La Chine s'est trouvée dans une situation qui lui permettait de faire face à ce même défi, celui de l'hostilité de l'impérialisme, d'une autre manière. Elle a choisi la voie d’une participation active à la mondialisation et déploie dans ce cadre des politiques systématiques qui se donnent l’objectif de transformer cette mondialisation, qui par sa nature même est capitaliste et impérialiste, en une forme nouvelle de « mondialisation sans hégémonie ». On en discutera certainement au cours de nos débats.

Le second défi auquel les deux grandes révolutions ont été confrontées, c'est celui d'engager dans la transformation sociale une majorité écrasante paysanne. Comment associer cette majorité paysanne, à une révolution qui n'est pas une révolution bourgeoise démocratique, mais une révolution populaire démocratique, ce qui est très différent ? Les associer dans une transformation qui permet d’avancer dans la construction  de l'unité de tous les prolétaires du monde, de l'unité de tous les peuples du monde.

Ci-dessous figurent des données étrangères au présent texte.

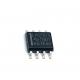 Original New Hot Sell Electronic Components Integrated Circuit LM2903DR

Je conclurai sur cette note. Puisque nous sommes invités à proposer un Manifeste pour le XXIe siècle, je proposerai que l’objectif de celui-ci soit : la construction d'une internationale des travailleurs et des peuples. C'est de cela dont nous avons besoin. Pour cela il faut aller au-delà des formules inaugurées sous le nom de « forums sociaux », qui ne sont que des lieux de débat. Utiles  certes mais pas suffisants. Au -delà il faut amorcer des formes d'organisation qui permettent aux travailleurs et aux peuples de toute la Planète de coordonner leurs stratégies de lutte, de passer de stratégies défensives, laissant l'initiative au pouvoir capitaliste impérialiste dominant, à une stratégie offensive contraignant l’adversaire à, lui, se retrouver sur la défensive et à répondre à nos initiatives, celles des travailleurs et des peuples.

Si cet appel peut paraître utopique aujourd'hui, et il le sera sans doute, il devrait devenir une réalité assez rapidement.